***** DATASET EXTRACT

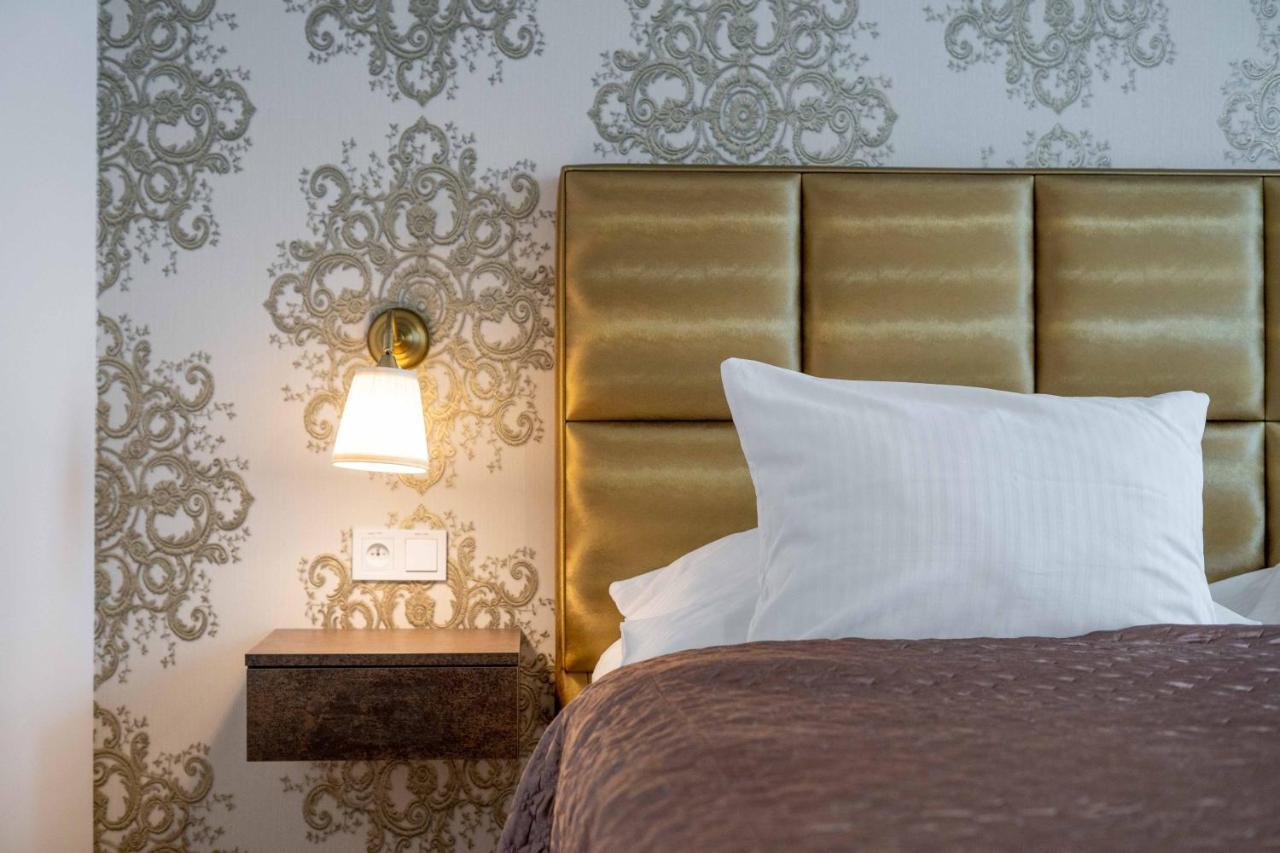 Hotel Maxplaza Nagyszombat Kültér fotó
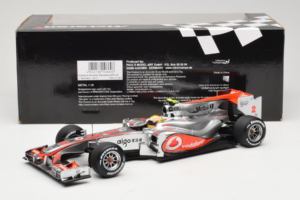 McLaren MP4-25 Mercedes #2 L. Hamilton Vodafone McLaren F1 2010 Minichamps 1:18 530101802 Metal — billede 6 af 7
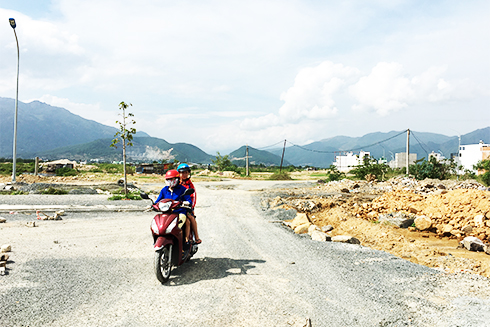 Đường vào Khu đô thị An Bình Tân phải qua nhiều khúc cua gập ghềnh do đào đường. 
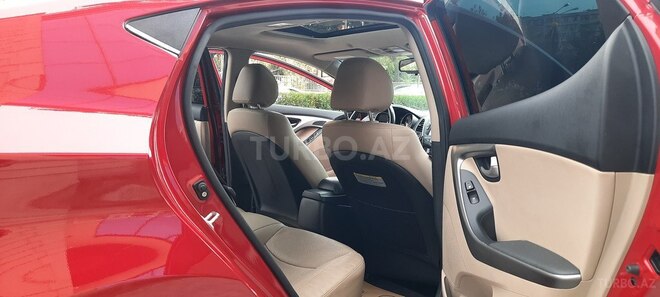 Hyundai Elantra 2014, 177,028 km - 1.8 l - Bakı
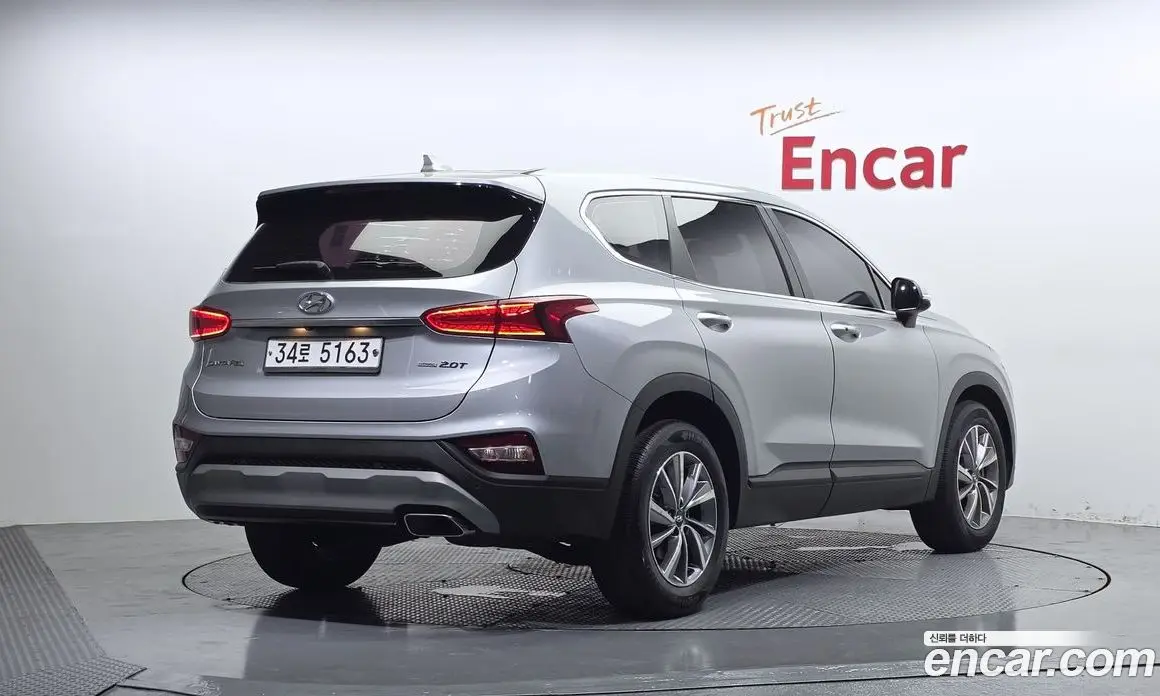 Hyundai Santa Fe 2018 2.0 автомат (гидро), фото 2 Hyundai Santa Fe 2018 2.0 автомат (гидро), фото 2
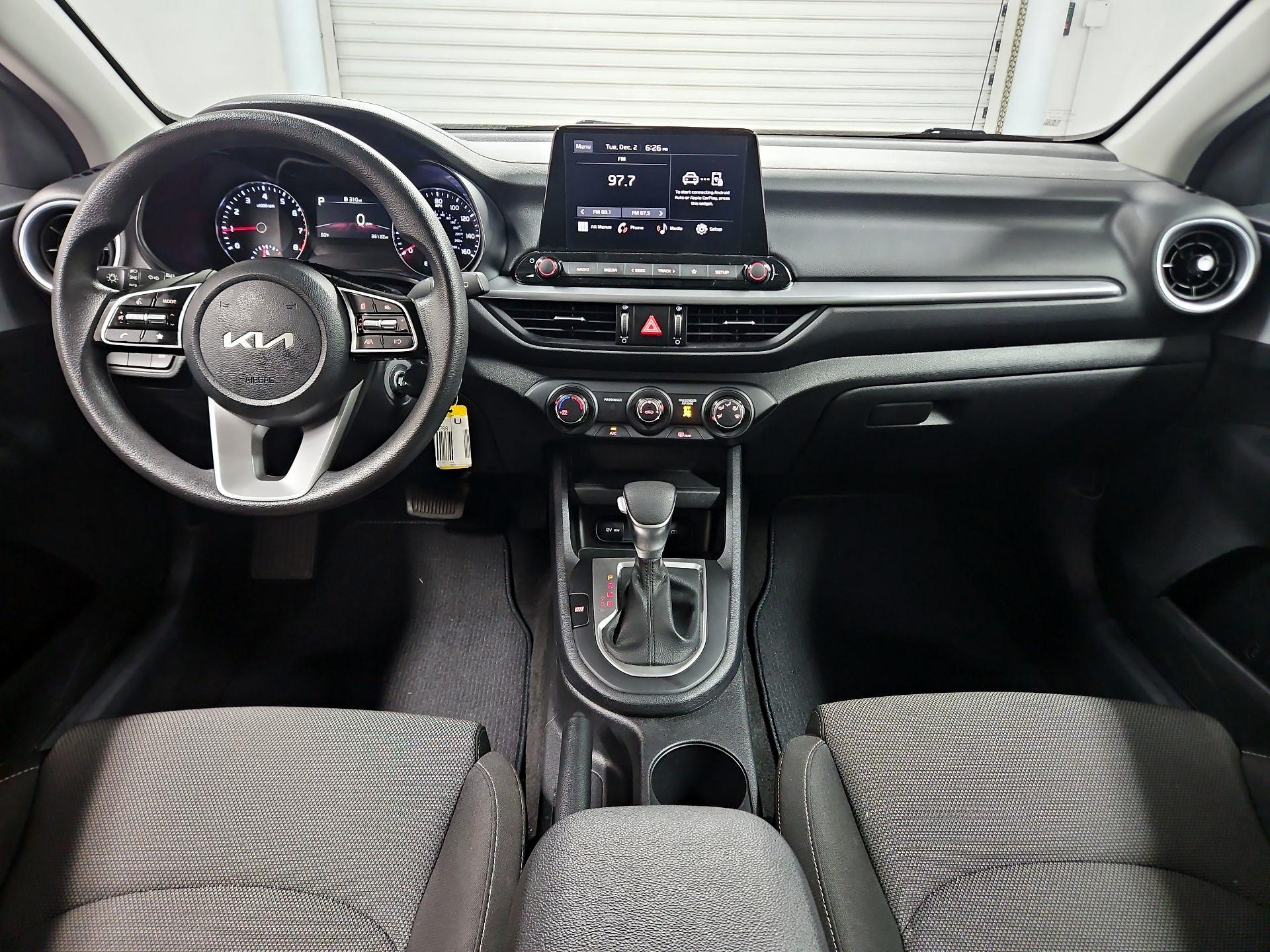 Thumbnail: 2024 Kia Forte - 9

**********
***** DATASET EXTRACT

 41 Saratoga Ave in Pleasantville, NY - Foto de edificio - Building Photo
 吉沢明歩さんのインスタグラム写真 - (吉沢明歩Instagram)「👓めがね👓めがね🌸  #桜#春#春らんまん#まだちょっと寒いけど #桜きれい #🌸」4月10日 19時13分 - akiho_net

**********
***** DATASET EXTRACT

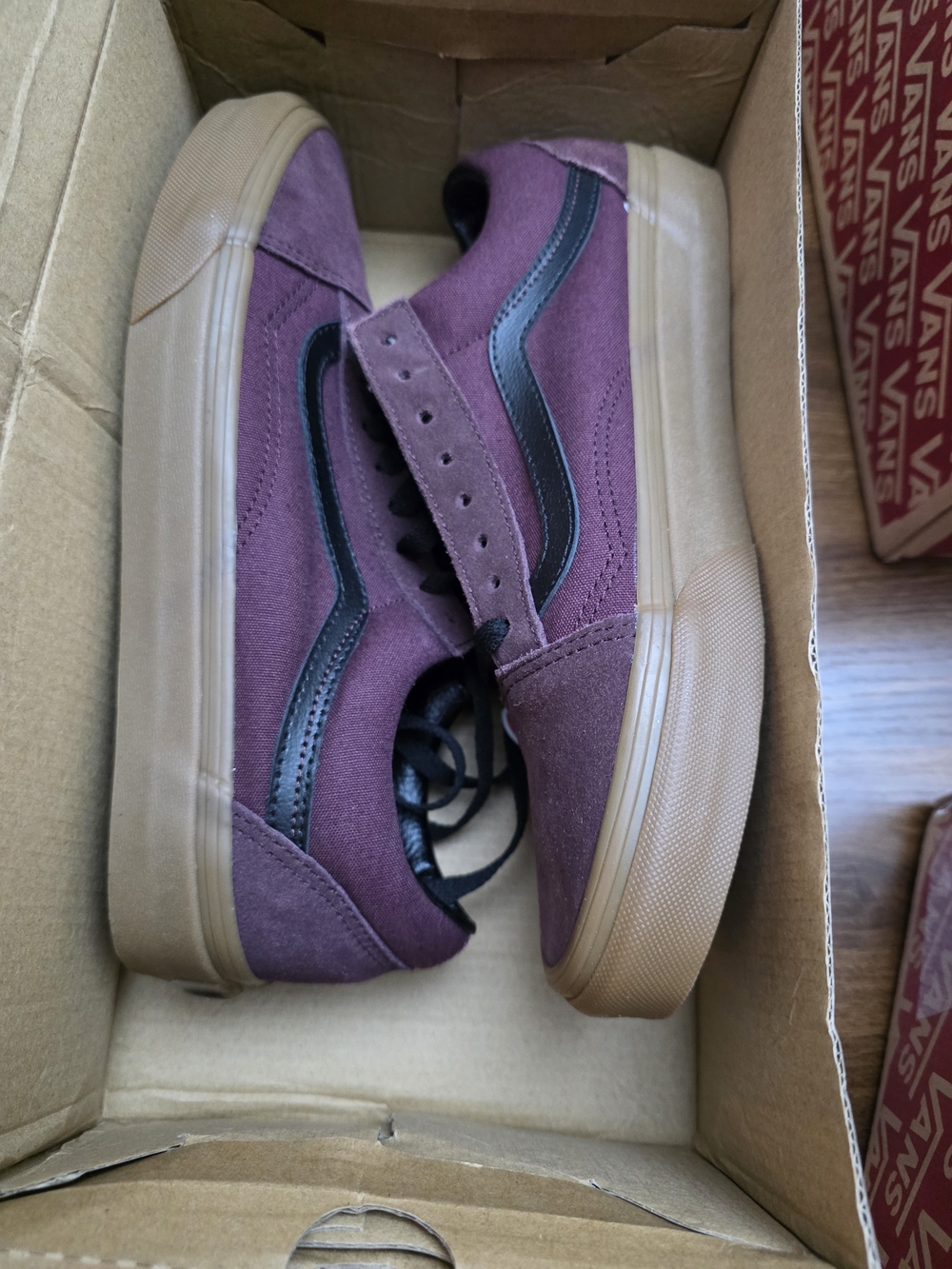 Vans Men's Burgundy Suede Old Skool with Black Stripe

**********

[EXERCISE GOAL]
Look above for the line with "Hotel Maxplaza Nagyszombat Kültér fotó" and the line with "Thumbnail: 2024 Kia Forte - 9". Copy them and every line between, exactly, but no pictures.

[THE ANSWER]
 Hotel Maxplaza Nagyszombat Kültér fotó
 McLaren MP4-25 Mercedes #2 L. Hamilton Vodafone McLaren F1 2010 Minichamps 1:18 530101802 Metal — billede 6 af 7
 Đường vào Khu đô thị An Bình Tân phải qua nhiều khúc cua gập ghềnh do đào đường. 
 Hyundai Elantra 2014, 177,028 km - 1.8 l - Bakı
 Hyundai Santa Fe 2018 2.0 автомат (гидро), фото 2 Hyundai Santa Fe 2018 2.0 автомат (гидро), фото 2
 Thumbnail: 2024 Kia Forte - 9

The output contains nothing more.